Habistat Spare Superfast Blow Fuse (Pack Of 10) **NEW** - Thermostats

http://www.livefoods.co.uk/product_...-2650?osCsid=690841b1fde5f906e9f98b581a62c3f6

http://www.livefoods.co.uk/product_...-2649?osCsid=690841b1fde5f906e9f98b581a62c3f6


----------



## bigd_1

just check the size see if your are 20mm long then select 3.15A and get 5 for £2.50 http://www.ebay.co.uk/itm/3-15-amp-...676?pt=LH_DefaultDomain_3&hash=item35b340521c


----------



## Silkmoth

spottymint said:


> Do you mean, these ?
> 
> Habistat Spare Superfast Blow Fuse (Pack Of 10) **NEW** - Thermostats
> 
> HabiStat Spare Super Fast Blow Fuse 3.15a (single)
> 
> HabiStat Spare Super Fast blow fuses 3.15a Pack of 10


yep I just knew you guys would be able to help although the Internet Reptile site has them out of stock. On the Live foods site they are showing as low on stock and may not be available when I go to checkout so therefore not necessarily on their way. I've had this before with Habistat stuff. Hard to pin down... thanks for trying though xx


----------



## bigd_1

bigd_1 said:


> just check the size see if your are 20mm long then select 3.15A and get 5 for £2.50 3.15 amp 20mm fast blow fuses x 10 FREE POSTAGE | eBay





Silkmoth said:


> yep I just knew you guys would be able to help although the Internet Reptile site has them out of stock. On the Live foods site they are showing as low on stock and may not be available when I go to checkout so therefore not necessarily on their way. I've had this before with Habistat stuff. Hard to pin down... thanks for trying though xx


have just check whit a spare fuses i have for them and it the one i link : victory:


----------



## Silkmoth

bigd_1 said:


> just check the size see if your are 20mm long then select 3.15A and get 5 for £2.50 3.15 amp 20mm fast blow fuses x 10 FREE POSTAGE | eBay


I'm not sure about these. The pictured one isn't the same as the ones that came with the thermostat. I don't fancy taking the risk as the thermostats are still under warranty which would be null and void if I break them by using the wrong fuse. Them thermostats weren't cheap. 

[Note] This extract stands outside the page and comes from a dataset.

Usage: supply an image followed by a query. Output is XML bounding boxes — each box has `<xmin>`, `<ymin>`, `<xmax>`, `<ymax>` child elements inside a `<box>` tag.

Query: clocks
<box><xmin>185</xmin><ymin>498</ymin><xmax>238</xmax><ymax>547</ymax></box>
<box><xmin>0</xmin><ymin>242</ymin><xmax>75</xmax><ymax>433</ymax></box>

Thanks for looking though xx


----------



## bigd_1

Fuse 5x20mm Quick Blow CERAMIC BODY Multi-Variation Listings | eBay
is it this one in your the 1st one i linked is the one i have in my one


----------



## Silkmoth

bigd_1 said:


> Fuse 5x20mm Quick Blow CERAMIC BODY Multi-Variation Listings | eBay
> is it this one in your the 1st one i linked is the one i have in my one


Yep these ones look more like it and there's the option to select the amp you need. Trouble is it makes me wary when buying from a seller who isn't endorsing their fuses are compatible with the reptile thermostat. This therefore leaves me to take a risk on putting a £1 item in a £60 item and hoping it doesn't adversely affect the life of the animal who relies on the equipment. I am after the product that comes from Habistat. xx


----------



## bigd_1

Silkmoth said:


> Yep these ones look more like it and there's the option to select the amp you need. Trouble is it makes me wary when buying from a seller who isn't endorsing their fuses are compatible with the reptile thermostat. This therefore leaves me to take a risk on putting a £1 item in a £60 item and hoping it doesn't adversely affect the life of the animal who relies on the equipment. I am after the product that comes from Habistat. xx


i get what you are saying 
bet habistat will just buy them in bulk at less than 10p a fuses from sum where like china i see it all the time at work same thing wive 2 different labels and one will be 2x+ there price


----------



## airhugs

*update*

An updated link to the fuses as the previous on this thread have all expired:


https://www.amazon.co.uk/Microclimate-Reptile-Thermostat-Vivarium-Terrarium/dp/B00T5Q8TUS


----------